TASK REQUIREMENTS
Print the listing as it stands, omitting all images.

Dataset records

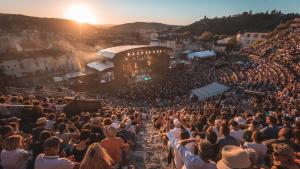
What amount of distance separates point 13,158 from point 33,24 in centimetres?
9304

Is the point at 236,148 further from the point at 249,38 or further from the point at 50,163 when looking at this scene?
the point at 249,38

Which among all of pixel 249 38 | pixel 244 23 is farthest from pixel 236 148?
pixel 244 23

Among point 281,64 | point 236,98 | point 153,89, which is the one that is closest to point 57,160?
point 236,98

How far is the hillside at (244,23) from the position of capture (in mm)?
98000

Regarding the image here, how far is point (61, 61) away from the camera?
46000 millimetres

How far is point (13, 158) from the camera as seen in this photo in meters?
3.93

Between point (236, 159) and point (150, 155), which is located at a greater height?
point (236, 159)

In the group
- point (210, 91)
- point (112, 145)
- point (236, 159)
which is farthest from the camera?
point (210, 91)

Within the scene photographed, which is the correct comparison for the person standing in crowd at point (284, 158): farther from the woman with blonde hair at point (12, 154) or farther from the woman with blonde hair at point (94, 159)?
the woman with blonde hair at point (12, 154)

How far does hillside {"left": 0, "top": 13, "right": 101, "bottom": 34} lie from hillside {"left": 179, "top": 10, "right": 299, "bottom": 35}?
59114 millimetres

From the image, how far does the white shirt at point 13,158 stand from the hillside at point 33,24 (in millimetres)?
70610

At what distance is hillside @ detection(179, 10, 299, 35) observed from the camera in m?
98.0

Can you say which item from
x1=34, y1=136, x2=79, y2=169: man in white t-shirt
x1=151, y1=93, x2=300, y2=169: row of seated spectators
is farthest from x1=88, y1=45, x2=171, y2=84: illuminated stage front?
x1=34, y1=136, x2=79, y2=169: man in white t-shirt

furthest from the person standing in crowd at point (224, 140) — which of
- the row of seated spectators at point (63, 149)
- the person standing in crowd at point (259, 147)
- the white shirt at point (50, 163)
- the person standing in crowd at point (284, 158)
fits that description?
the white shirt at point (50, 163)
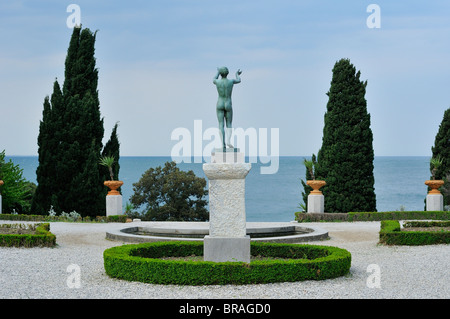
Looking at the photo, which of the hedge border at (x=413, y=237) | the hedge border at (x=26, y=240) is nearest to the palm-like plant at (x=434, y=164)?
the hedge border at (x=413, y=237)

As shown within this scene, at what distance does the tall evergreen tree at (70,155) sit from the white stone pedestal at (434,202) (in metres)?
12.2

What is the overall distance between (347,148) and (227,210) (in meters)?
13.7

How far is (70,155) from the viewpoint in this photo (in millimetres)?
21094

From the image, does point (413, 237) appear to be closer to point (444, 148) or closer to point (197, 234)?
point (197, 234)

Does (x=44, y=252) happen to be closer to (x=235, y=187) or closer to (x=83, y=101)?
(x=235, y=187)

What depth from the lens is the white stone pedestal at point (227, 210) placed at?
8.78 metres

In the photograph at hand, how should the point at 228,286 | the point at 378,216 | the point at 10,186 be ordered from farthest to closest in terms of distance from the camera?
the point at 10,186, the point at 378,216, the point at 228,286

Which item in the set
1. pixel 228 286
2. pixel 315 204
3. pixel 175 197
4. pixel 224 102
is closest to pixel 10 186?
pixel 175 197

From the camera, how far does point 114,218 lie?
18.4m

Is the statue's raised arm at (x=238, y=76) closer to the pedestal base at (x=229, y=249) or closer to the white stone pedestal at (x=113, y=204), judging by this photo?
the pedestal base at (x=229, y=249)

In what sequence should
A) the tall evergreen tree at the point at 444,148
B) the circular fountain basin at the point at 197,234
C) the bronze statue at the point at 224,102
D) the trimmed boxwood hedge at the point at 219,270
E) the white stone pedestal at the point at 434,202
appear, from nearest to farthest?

TASK RESULT
What amount of distance separates point 13,158 from point 33,24 in centimetres?
9304

Is the point at 236,148 further from the point at 249,38 or further from the point at 50,163 when looking at this scene?
the point at 249,38

Which among all of pixel 249 38 | pixel 244 23 is farthest from pixel 236 148?
pixel 244 23

Among point 281,64 | point 236,98 | point 153,89, which is the one that is closest to point 57,160?
point 236,98

How far is the hillside at (244,23) from the position of capture (in mm)?
98000

Regarding the image here, how far is point (61, 61) away from the camera?
46000 millimetres

How far is point (13, 158) from the camera as seen in this photo in meters?
3.93

Between point (236, 159) and point (150, 155), which is located at a greater height?
point (236, 159)

In the group
- point (210, 91)
- point (112, 145)
- point (236, 159)
which is farthest from the camera?
point (210, 91)

Within the scene photographed, which is the correct comparison for the person standing in crowd at point (284, 158): farther from the woman with blonde hair at point (12, 154) or farther from the woman with blonde hair at point (94, 159)?
the woman with blonde hair at point (12, 154)

How far does hillside {"left": 0, "top": 13, "right": 101, "bottom": 34} lie from hillside {"left": 179, "top": 10, "right": 299, "bottom": 35}?
59114 millimetres

From the image, how far does the white shirt at point 13,158 stand from the hillside at point 33,24 (in millimetres)?
70610

At what distance is hillside @ detection(179, 10, 299, 35) observed from the camera in m?
98.0

Can you say which item from
x1=34, y1=136, x2=79, y2=169: man in white t-shirt
x1=151, y1=93, x2=300, y2=169: row of seated spectators
is farthest from x1=88, y1=45, x2=171, y2=84: illuminated stage front?
x1=34, y1=136, x2=79, y2=169: man in white t-shirt

furthest from the person standing in crowd at point (224, 140) — which of
- the row of seated spectators at point (63, 149)
- the person standing in crowd at point (259, 147)
- the white shirt at point (50, 163)
- the person standing in crowd at point (284, 158)
fits that description?
the white shirt at point (50, 163)
Looking at the photo, which of the hedge border at (x=413, y=237) | the hedge border at (x=26, y=240) is nearest to the palm-like plant at (x=434, y=164)?
the hedge border at (x=413, y=237)

As shown within this scene, at what distance does the tall evergreen tree at (70,155) sit from the white stone pedestal at (434,202) (in metres)?
12.2

What is the overall distance between (347,148) and (227,210) (in meters)?
13.7

How far is (70,155) from the viewpoint in this photo (in millimetres)?
21094

From the image, does point (413, 237) appear to be closer to point (444, 148) or closer to point (197, 234)?
point (197, 234)

Does (x=44, y=252) happen to be closer to (x=235, y=187) or closer to (x=83, y=101)?
(x=235, y=187)

What depth from the lens is the white stone pedestal at point (227, 210) placed at?
8.78 metres

In the photograph at hand, how should the point at 228,286 | the point at 378,216 | the point at 10,186 be ordered from farthest to closest in terms of distance from the camera?
the point at 10,186, the point at 378,216, the point at 228,286

Which item in the set
1. pixel 228 286
2. pixel 315 204
3. pixel 175 197
4. pixel 224 102
is closest to pixel 10 186?
pixel 175 197

From the camera, how far does point 114,218 lie?
18.4m

Is the statue's raised arm at (x=238, y=76) closer to the pedestal base at (x=229, y=249) or closer to the white stone pedestal at (x=113, y=204), judging by this photo?
the pedestal base at (x=229, y=249)

In what sequence should
A) the tall evergreen tree at the point at 444,148
B) the circular fountain basin at the point at 197,234
C) the bronze statue at the point at 224,102
D) the trimmed boxwood hedge at the point at 219,270
E) the white stone pedestal at the point at 434,202
appear, from nearest to farthest?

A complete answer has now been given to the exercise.